Pominę tu, dla oszczędności czasu, kilku drobniejszych kontrahentów, których łączny udział w przedsięwzięciu nie przekracza dziesięciu procent. Tym samym, odpowiadając już bezpośrednio na pytanie prezesa, nasz udział w kontrakcie wynosi sześćdziesiąt procent jego wartości, a zatem pozostajemy bezsprzecznie jedynym reprezentantem interesów Klienta, wyłącznie uprawnionym do podejmowania strategicznych decyzji.

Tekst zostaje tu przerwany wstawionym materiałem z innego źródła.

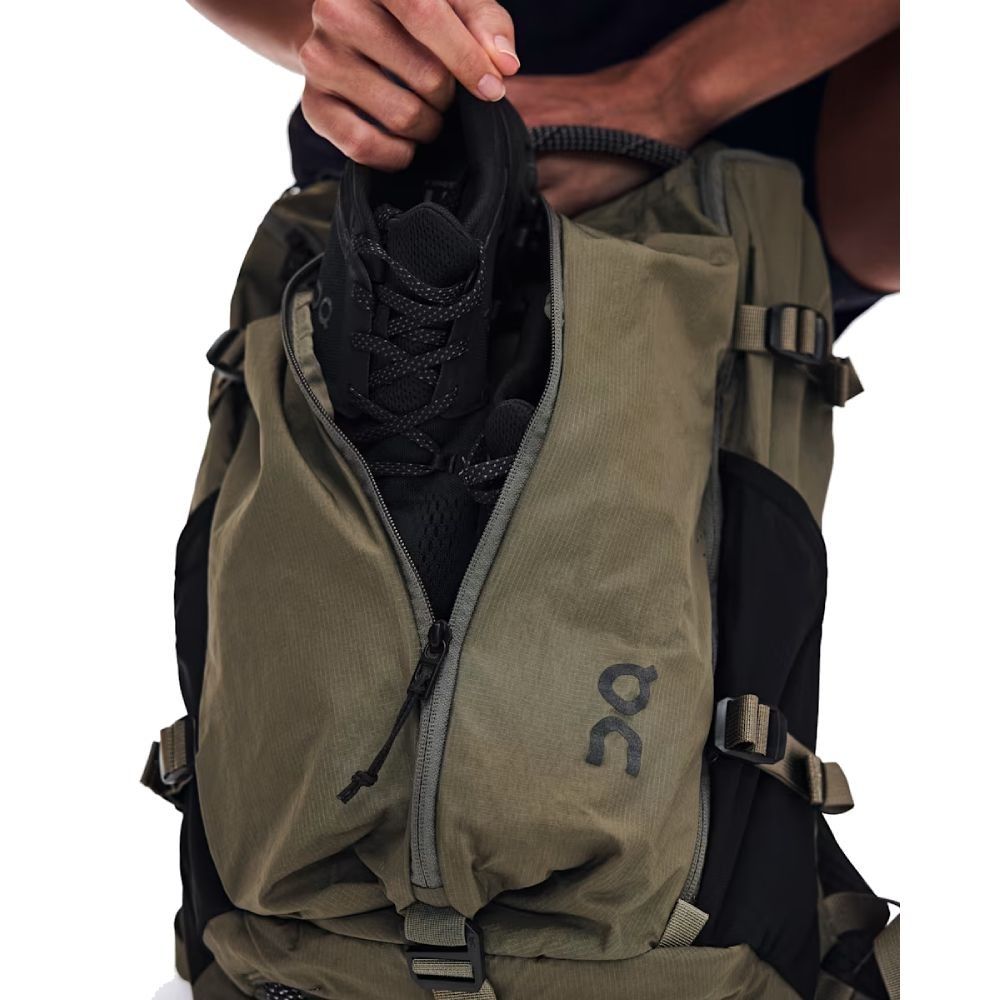 Mochila On Running Speed Pack 30L Unissex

Drugi ponownie skinął z aprobatą głową. – Następne pytanie – oznajmił – które powinniśmy sobie teraz zadać, brzmi: do jakiej sumy może być opłacalne ponoszenie dalszych kosztów związanych z tym kontraktem. Kto z państwa…?

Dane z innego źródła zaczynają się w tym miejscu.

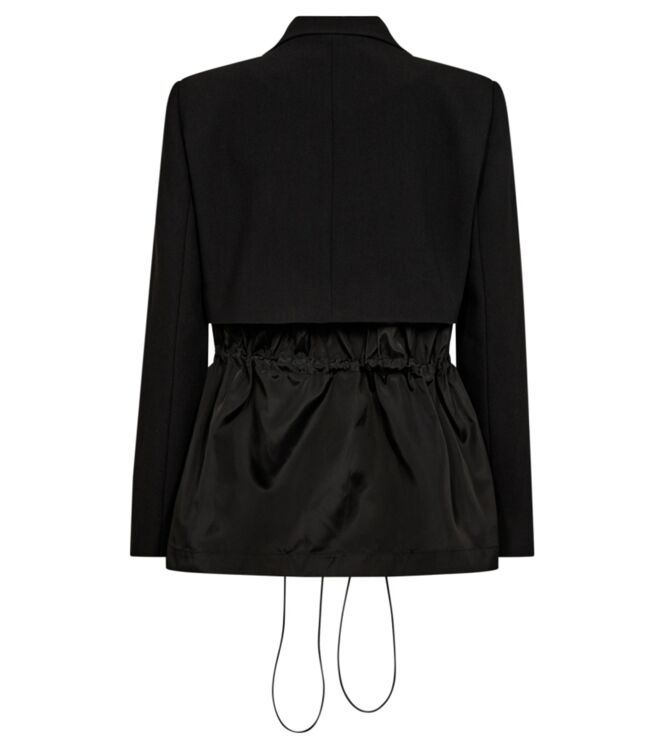 Co\'Couture 30317 Zwart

Głos zabrał jeden ze stałych ekspertów Grupy, wyliczając szacunkowe koszty powtórzenia całej operacji. Doug mniej tego słuchał. Wyciągnął w bocznym panelu obraz i komentarz z NewsNetu, gdzie na gorąco omawiano przebieg wypadków na drodze. Był gotów założyć się, że suma, jaką ostatecznie wyliczy ekspert, będzie nieco mniejsza od tego, czego w pierwszej chwili zażądają terroryści. Znacząco mniejsza, ale zarazem na tyle zbliżona, by się chciało negocjować.